Immutability is useful but so is mutability. Computers mutate memory so many algorithms are better expressed by mutating state.
floodyberry@reddit
your llm slop already got removed once, why re-submit it
there's not even any programming or simd code, it's just an ad for elastisearch
chegar999@reddit (OP)
> there's not even any programming or simd code, it's just an ad for elastisearch
My motivation for posting in this subreddit, is to highlight that from a programming point of view, Panama FFI is a game changer for Java applications to interoperate with low-level systems programming. Even in highly performance sensitive applications, like e.g. Elasticsearch.
floodyberry@reddit
the title is "How we built Elasticsearch simdvec to make vector search one of the fastest in the world". there is no simd in the article. there are almost no explanations for what you did that made it fast other than "being fast is important. so that's what we did". there is no code at all in the article. there is a lot of stilted filler that is not how humans talk.
coderemover@reddit
> Panama FFI is a game changer for Java applications to interoperate with low-level systems programming.
As we can see in the linked blog post, it is not.

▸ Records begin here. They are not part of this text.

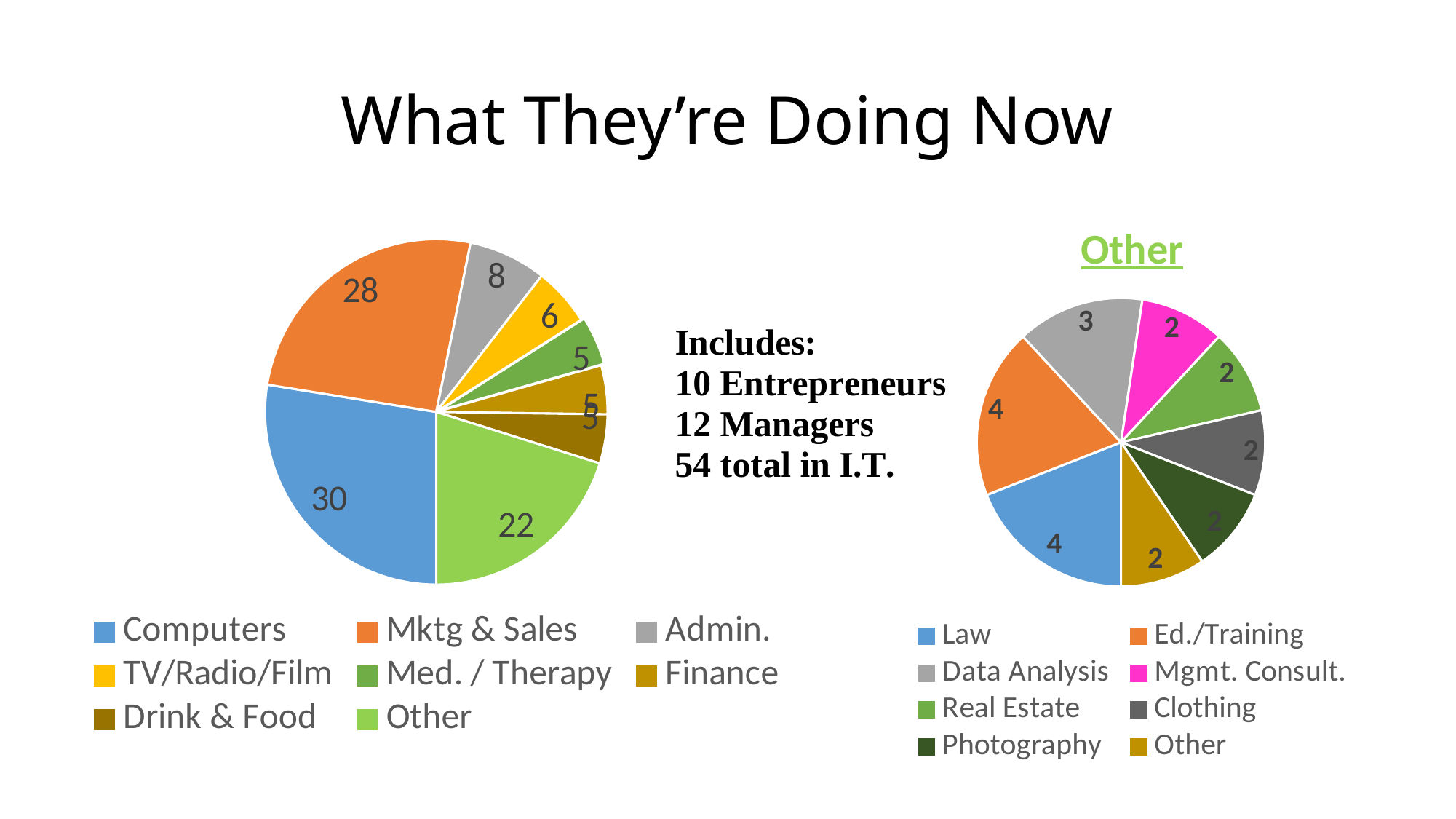
In the 'Other' pie chart on the right, what is the value for Data Analysis? 3 In the left pie chart, which category has the largest value? Computers How many categories does the left pie chart show? 8 In the 'Other' pie chart on the right, which is larger: Ed./Training or Mgmt. Consult.? Ed./Training In the left pie chart, what is the value for Computers? 30 In the 'Other' pie chart on the right, what is the value for Law? 4 In the left pie chart, which is larger: Admin. or TV/Radio/Film? Admin. What kind of chart is the left chart on the slide? Pie chart In the left pie chart, what is the difference between the values for Computers and Other? 8 In the left pie chart, what is the value for Med. / Therapy? 5 What is the title of the pie chart on the right? Other In the left pie chart, what is the value for Mktg & Sales? 28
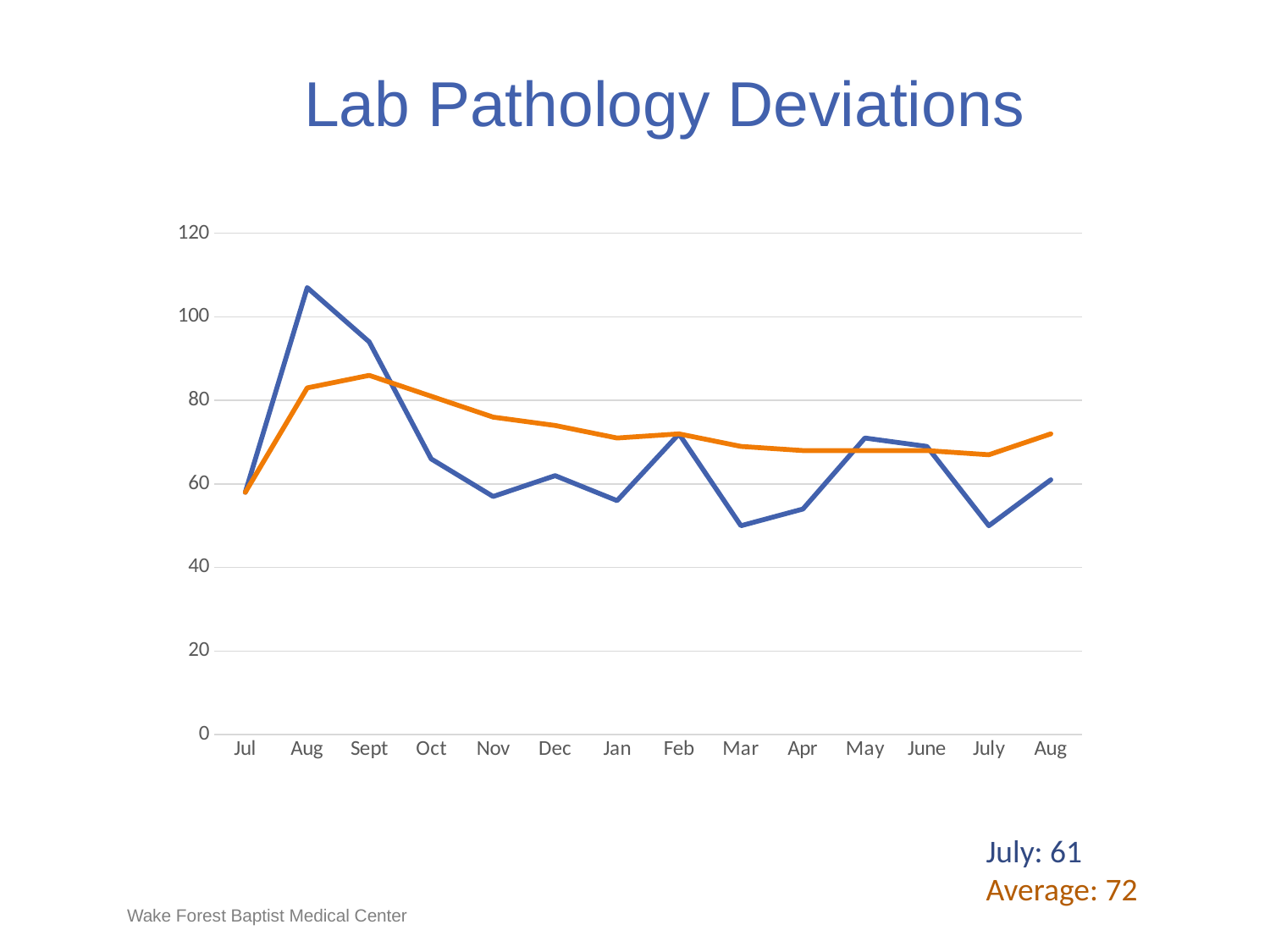
What kind of chart is shown on the slide? line chart Is the blue line's value for Mar greater or less than 60? less What average value is stated in the text below the chart? 72 Is the blue line's value for the first Aug greater or less than 100? greater Is the orange line's value for Sept greater or less than 80? greater How many lines are plotted on the chart? 2 How many months are labelled along the x axis? 14 Does the orange line rise or fall from Sept to July? fall In Oct, which line has the higher value, the blue line or the orange line? the orange line What is the title of the chart? Lab Pathology Deviations In which month does the orange line reach its highest value? Sept In which month does the blue line reach its highest value? Aug (the first Aug)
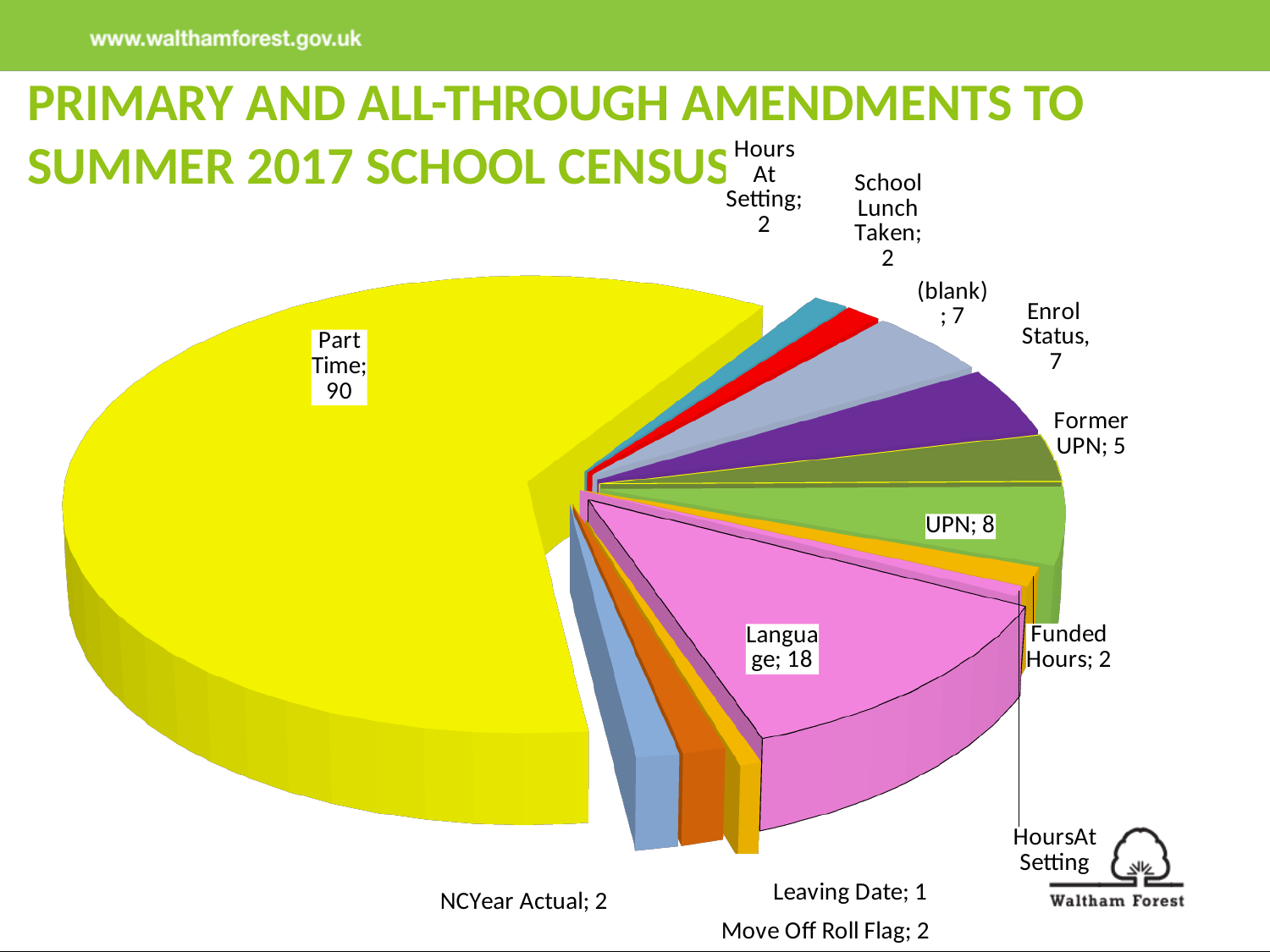
What kind of chart is shown on the slide? pie chart Which is larger, the value for UPN or the value for Former UPN? UPN Which category has the smallest value shown? Leaving Date What is the value for Former UPN? 5 What is the value for Leaving Date? 1 What is the value for Language? 18 What is the difference between the values for Part Time and Language? 72 What is the value for Part Time? 90 What is the difference between the values for Language and UPN? 10 What is the value for UPN? 8 What is the value for Enrol Status? 7 Which category has the largest slice of the pie? Part Time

Panama was the biggest loser of this benchmark.
chegar999@reddit (OP)
Panama FFI is the downcall from Java to native - replaces the old JNI. Jvector uses Panama Vector API - the JDK's Java API atop SIMD primitives. The former is faster than the latter, for the cases that we benchmarked.
commenterzero@reddit
What makes you think an LLM wrote it
TinyLebowski@reddit
Yeah if that's AI generated, I'm super impressed.
chegar999@reddit (OP)
Thanks you - I take it as a compliment.
chegar999@reddit (OP)
I can assure you that I am a real person, and wrote that blog myself (along with the listed co-authors).